===== Entries shown =====

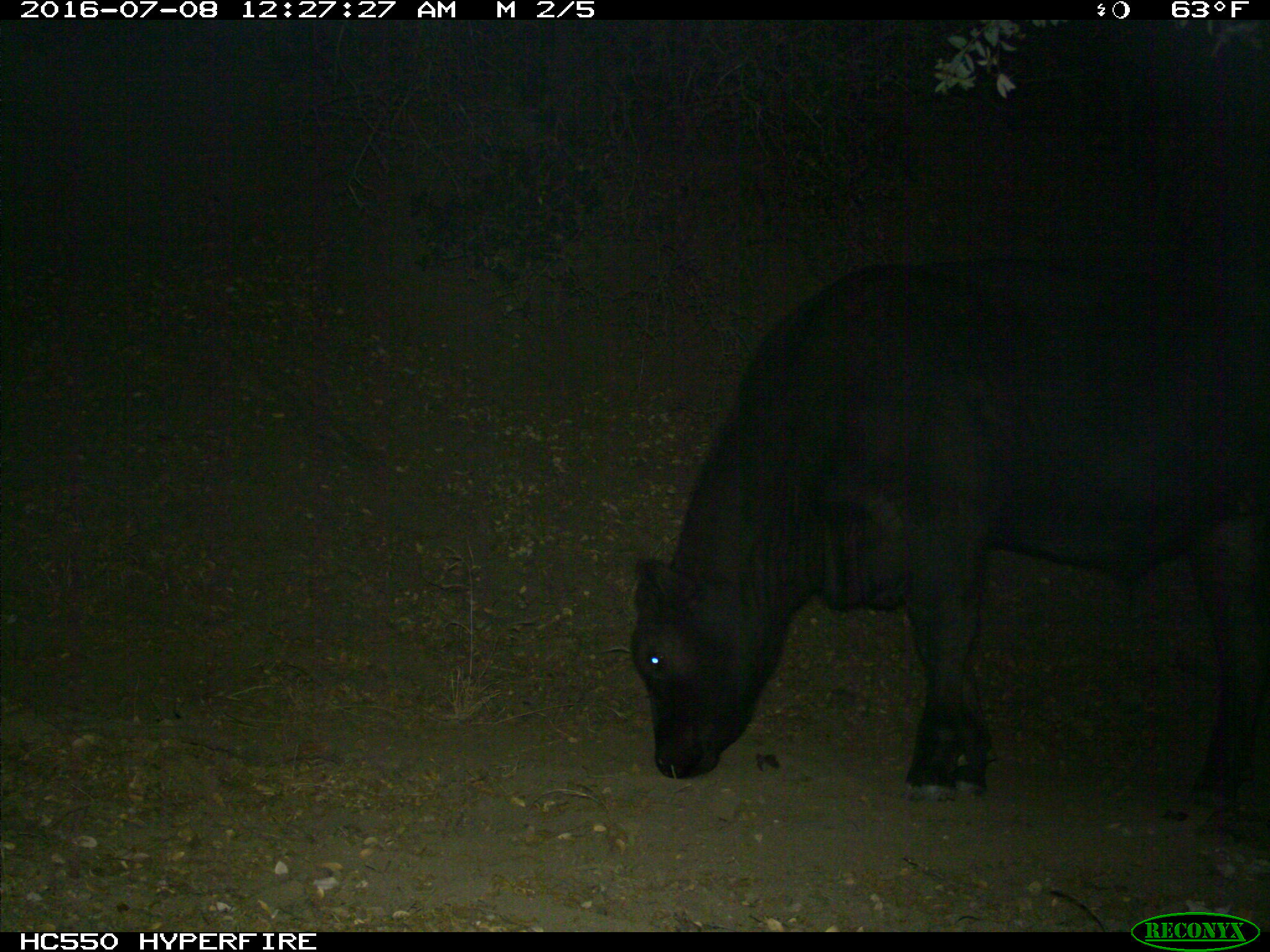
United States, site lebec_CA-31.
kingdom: Animalia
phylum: Chordata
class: Mammalia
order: Artiodactyla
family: Bovidae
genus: Bos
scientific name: Bos taurus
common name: domestic cow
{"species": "Bos taurus (domestic cow)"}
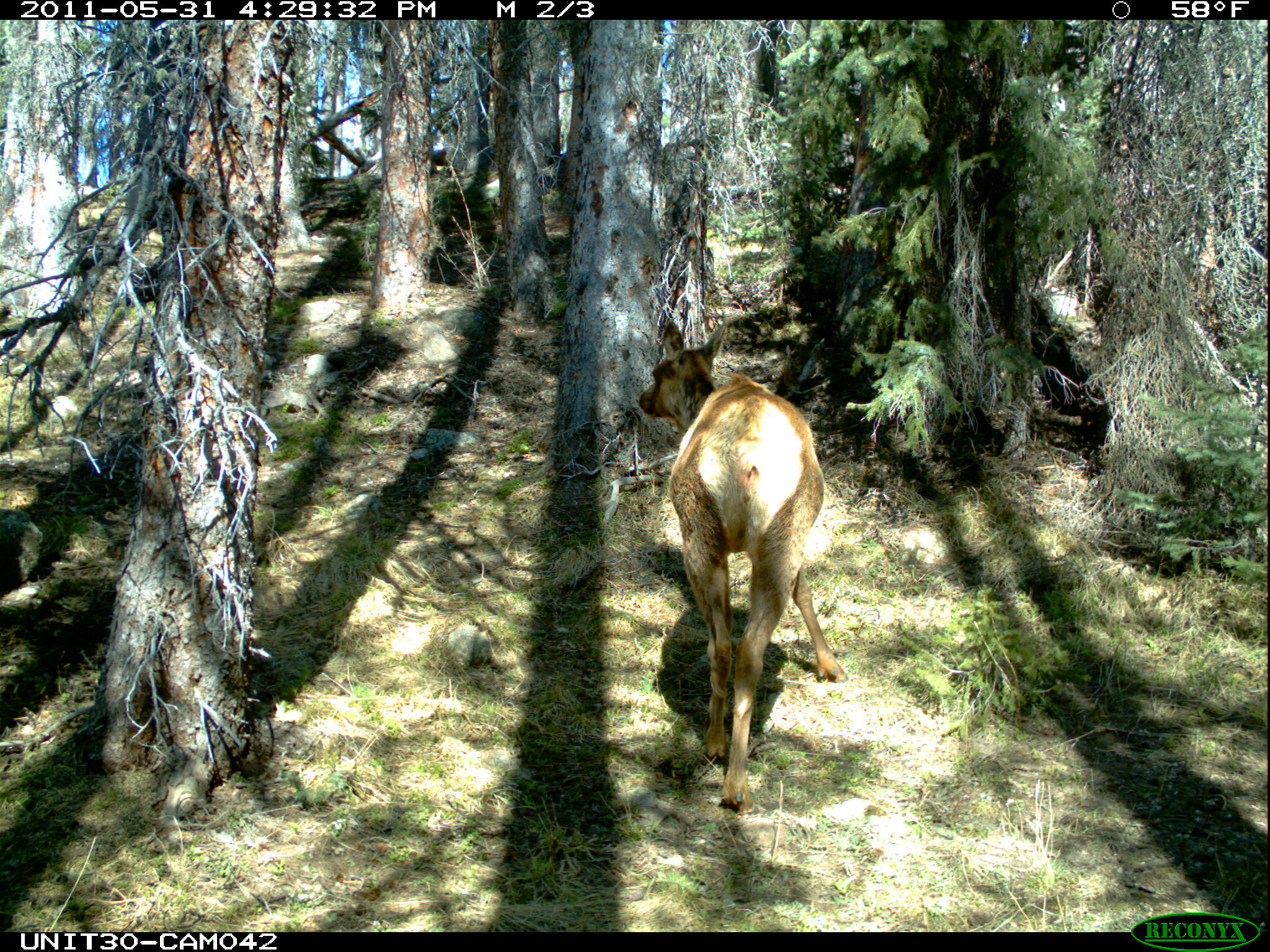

=====

**Goal of the exercise**:
None of the pictures should appear; repeat the records exactly otherwise.

**Solution below**:
United States, site lebec_CA-31.
kingdom: Animalia
phylum: Chordata
class: Mammalia
order: Artiodactyla
family: Bovidae
genus: Bos
scientific name: Bos taurus
common name: domestic cow
{"species": "Bos taurus (domestic cow)"}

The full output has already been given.